I’ll start with a confession. I spent time at Sing Sing Prison and Rikers Island in the 1980s.
You may be
thinking, “Wow, this bald Jewish guy in his 60s who works for an accounting
firm must have been a real bad-ass back in the day. Either that or he was a
criminal defense attorney.”
I’m afraid
to say I’m not now, nor have I ever been, a jail-qualifying bad-ass. Maybe a dumb-ass at critical junctures of life. I’ve never been an attorney. No, back in the
80s I was a trade magazine reporter.
In 1984 I
was writing for Quick Frozen Foods. My assignment: write about frozen food at
the Big House, Sing Sing Correctional Facility. That sounded fun. The headline was “Frozen Fare Gives Prison
Chefs Something to ‘Sing-Sing’ About.” That punderful headline practically
wrote itself.
Staff at Sing Sing gave me very clear instructions on how to get there from the Ossining
train station a half-mile away. I arrived, signed in, was frisked, then went
with my notepad and camera to get that story. The highly cooperative foodservice team gave me a
lot of great detail on their operations. Nutrition director John Caserta took
pride in his operation to feed 2,230 men with a professional staff of 11 and
130 inmate workers, along with 14 security officers. Consistency is the key, as
one official with Bureau of Prisons said of the realities of prison life: “In a
pure socialistic society, everybody has what everyone one else has. With any
differences a black market grows.” So prisoners at the Allenwood “country club prison and the lifers at Leavenworth in Kansas” get the same grub.
Sgt. Leander
McCall Jr., head of foodservice security made a big impression. I described him
as “an imposing man with a handshake like a vise, he brooks no foolishness.”
Caserta described him as “the motivator.” My impression: dedicated people kept
the place working. I also learned the first rule of prison foodservice. And
that is (drum roll please):
“Don’t run
out of food.” Hungry customers are unhappy customers, especially in a penitentiary.
Four years
after Sing Sing, I had my adventure at Rikers. By then I was the East Coast
Editor of Video Store magazine, covering what was then the thriving video retailing
industry before Blockbuster obliterated the industry and then Netflix crushed
Blockbuster and most of the remaining video stores.
While Sing
Sing was enjoyable, Rikers was epic. I joined the press group invited to Rikers
when rap group Public Enemy performed at Rikers, an event every bit as historic
as Johnny Cash’s concert at Folsom Prison. The performance was being filmed as
part of a music video. Public Enemy was the first group to every play at
Rikers, and they came loaded with songs that instantly connected with the
audience: Don’t Believe the Hype, Bring the Noise and the classic Fight the Power.
I can’t find
any articles I wrote about Rikers, but I did make a laconic note in my journal
on August 14, 1988. The was after I returned, exhausted, from the big video industry
convention in Las Vegas. I wrote, “Friday wasn’t much of a day off. I went to
Rikers for the Public Enemy gig. That turned into an all-day romp in the heat
of a prison and I didn’t return here until 5:15.”
The best
summary of the event is the 2013 article “Public Enemy at Rikers: An Oral
History.”
Lindsey Williams came up with the idea for the show. The then
22-year-old Def Jam executive was putting together a marketing plan for the
group’s sophomore album, It Takes a Nation of Millions to Hold Us Back. PE was
on Run-DMC’s Tougher Than Leather tour, and Williams, who was traveling with
the group, proposed that they visit and perform at prisons in selected cities.
. .
Planning the show took just over a week; the paperwork was
expedited by a tangential relationship between members of PE’s camp and the
Rikers staff. Turkkan arranged for two buses to transport 150 members of the
press from midtown Manhattan to Rikers . . .

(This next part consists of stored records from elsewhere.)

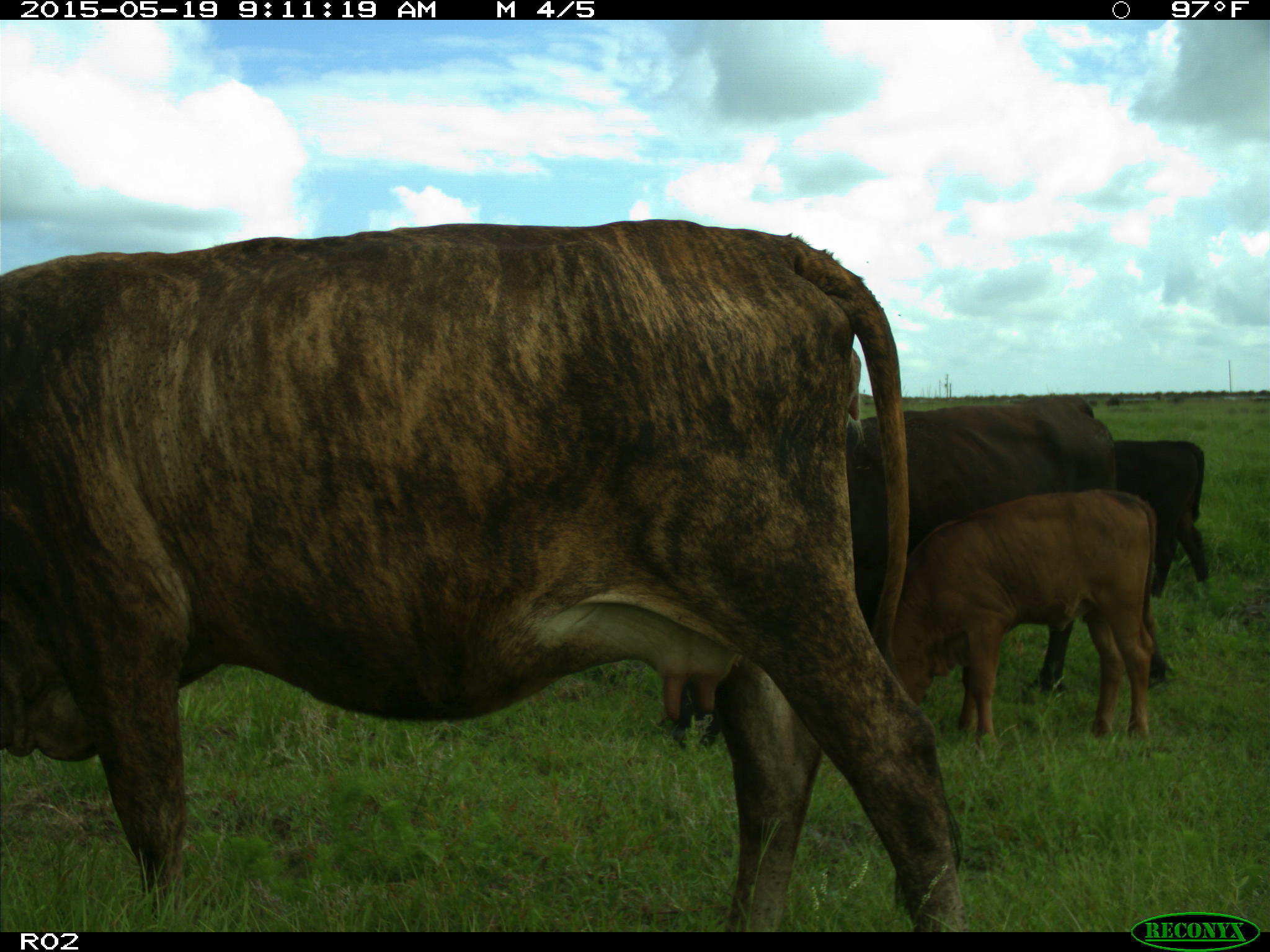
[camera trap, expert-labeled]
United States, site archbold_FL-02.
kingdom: Animalia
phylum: Chordata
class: Mammalia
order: Artiodactyla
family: Bovidae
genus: Bos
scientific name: Bos taurus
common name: domestic cow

The press arrived at Rikers before noon. They were patted
down, taken on a brief tour, and then ushered into a small room. Security was
minimal, with the only restriction being that press refrain from asking the
prisoners what they were in for.
Two hundred and fifty prisoners, most of them black and
Latino, entered the bare-bones auditorium. Even by August-in-NYC standards it was
brutally hot and the prisoners’ jumpsuits were drenched in sweat. In keeping
with protocol there were two guards per inmate with an additional 25 to 30
guards outside the auditorium, and additional officers from other houses on
alert. The press stood behind barricades and formed a horseshoe on the
perimeter of the crowded room a few feet away from the inmates who were seated
in plastic chairs.
Yes, I remember the heat, the earsplitting noise, the tough-as-nails Rikers guards and the holding pen for us reporters, who stuck out like pale sore thumbs in our natty sports jackets and penny loafers.
I now work in communications for a professional services firm. While that’s highly satisfying and has lasted as long as all my magazine gigs taken together, I still look back fondly to the unpredictable zest of writing for the trades. I never knew what I'd find on my plate. And that's something to sing about.